Je voudrais panser les plaies avec des mots, donner une sorte de fraternité aux victimes pour que leur solitude soit moins intense, qu’à travers l’empathie de celui qui écrit et de ceux qui lisent un peu d’humanité se coule en baume sur les plaies vives.

Car les événements ne s’effacent jamais. Ils tournent en boucle, déterminent l’existence de ceux qui ont été confrontés à la mort d’une manière insupportable et ne s’en souviennent plus. Mais certaines scènes resurgissent comme des pantins malfaisants dans les périodes de fragilité, creusant leur sillon d’horreur et de désarroi : c’est toujours la guerre pour ceux qui ont subi de plein fouet les aléas de l’Histoire.

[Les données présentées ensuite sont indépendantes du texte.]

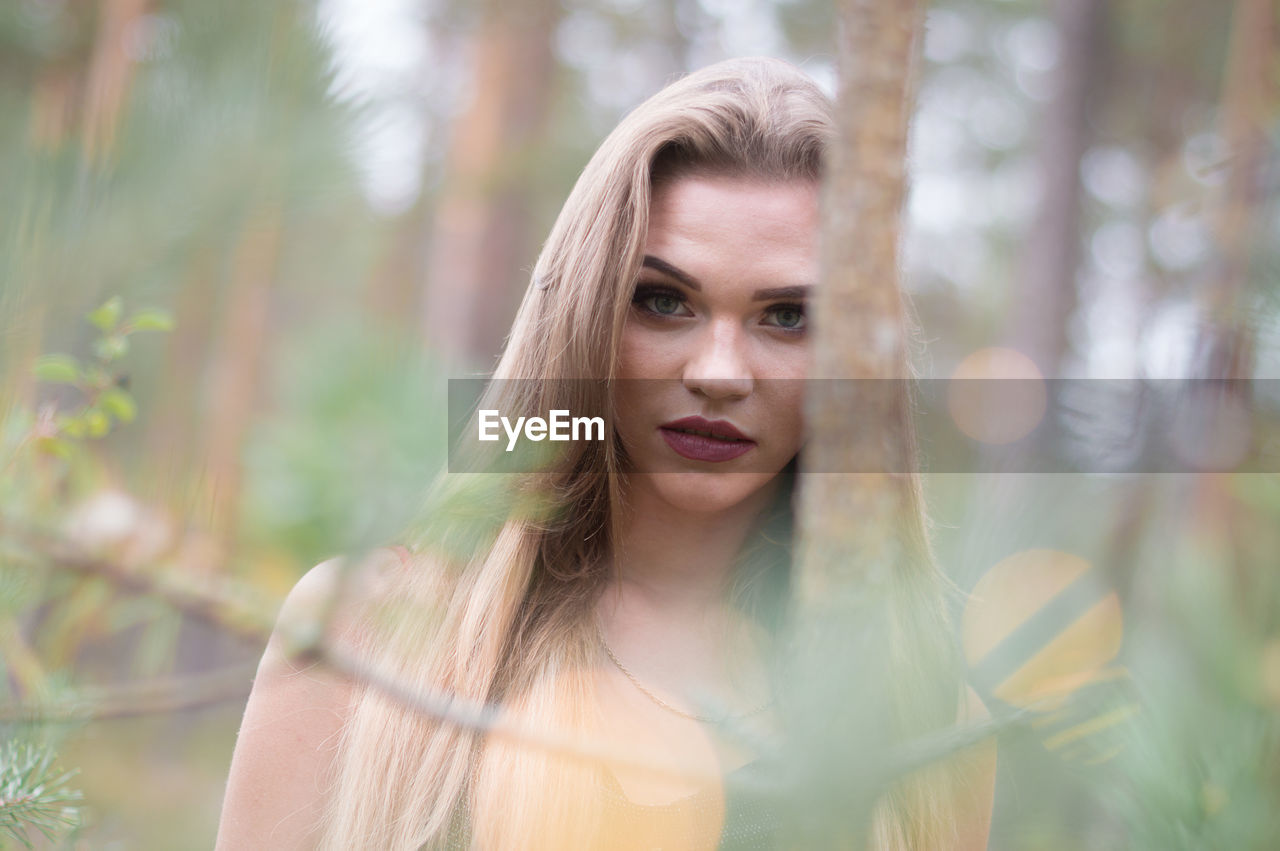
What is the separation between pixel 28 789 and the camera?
788 millimetres

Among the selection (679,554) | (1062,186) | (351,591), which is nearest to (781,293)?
(679,554)

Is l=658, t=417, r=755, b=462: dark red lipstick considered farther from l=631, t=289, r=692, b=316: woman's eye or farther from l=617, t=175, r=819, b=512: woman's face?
l=631, t=289, r=692, b=316: woman's eye

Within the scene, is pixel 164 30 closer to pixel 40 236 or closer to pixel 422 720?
pixel 40 236

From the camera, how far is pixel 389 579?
547mm

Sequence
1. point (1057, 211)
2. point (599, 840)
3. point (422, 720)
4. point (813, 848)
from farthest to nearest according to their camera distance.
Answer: point (1057, 211)
point (422, 720)
point (599, 840)
point (813, 848)

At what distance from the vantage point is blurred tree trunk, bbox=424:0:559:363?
18.8 feet

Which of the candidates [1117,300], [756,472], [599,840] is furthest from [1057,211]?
[599,840]

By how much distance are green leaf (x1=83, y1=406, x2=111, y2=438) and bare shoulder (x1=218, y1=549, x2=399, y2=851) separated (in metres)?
0.42

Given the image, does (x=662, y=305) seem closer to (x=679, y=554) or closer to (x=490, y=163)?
(x=679, y=554)

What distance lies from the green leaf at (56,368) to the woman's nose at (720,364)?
0.71m

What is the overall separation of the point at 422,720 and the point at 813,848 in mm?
936

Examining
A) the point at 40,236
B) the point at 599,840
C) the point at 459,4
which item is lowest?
the point at 599,840

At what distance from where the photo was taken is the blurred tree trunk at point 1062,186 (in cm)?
527

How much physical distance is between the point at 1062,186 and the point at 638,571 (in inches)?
202
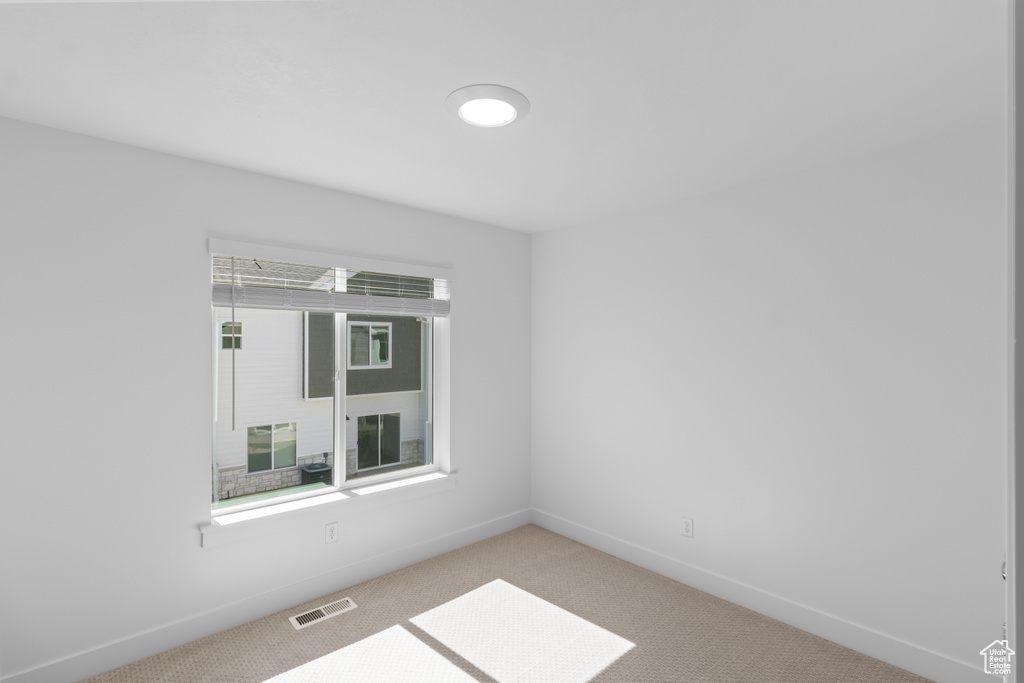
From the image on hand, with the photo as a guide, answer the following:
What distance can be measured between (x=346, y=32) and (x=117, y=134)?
1.50m

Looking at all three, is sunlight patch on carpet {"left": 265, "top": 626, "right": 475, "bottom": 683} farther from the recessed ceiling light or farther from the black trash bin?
the recessed ceiling light

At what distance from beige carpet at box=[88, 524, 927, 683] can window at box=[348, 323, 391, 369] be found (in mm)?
1417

Leurs parents étaient résistants ou collabos, Juifs ou SS, pétainistes ou gaullistes, ils étaient petits, ils n’ont pas compris ce moment terrible où leur vie a basculé. Enfants cachés, fils de « terroristes » ou de « collabos », la bonne conscience des gens bien les poursuit, module leurs réactions d’écorchés vifs, leur sentiment de culpabilité parfois. Les adultes qui ont survécu à cette guerre sont morts pour la plupart d’entre eux mais l’histoire familiale se perpétue en ricochets destructeurs et dans certaines régions des haines recuites ne sont pas prêtes de s’éteindre.

J’ai déjà écrit un certain nombre de nouvelles pour le recueil Après la Guerre, d’autres attendent des autorisations morales. Je ne sais pas à quel rythme les publier ni même si cela intéressera les lecteurs ; l’horreur qui naît de la barbarie et de la souffrance humaine trouve peu d’écho en ces temps d’incertitude planétaire.

J’écris malgré tout, pour qu’il n’y ait plus d’enfants terrifiés et de parents désespérés, j’écris parce que les mots c’est comme la peinture ou la musique, une tentative dérisoire de fraternité.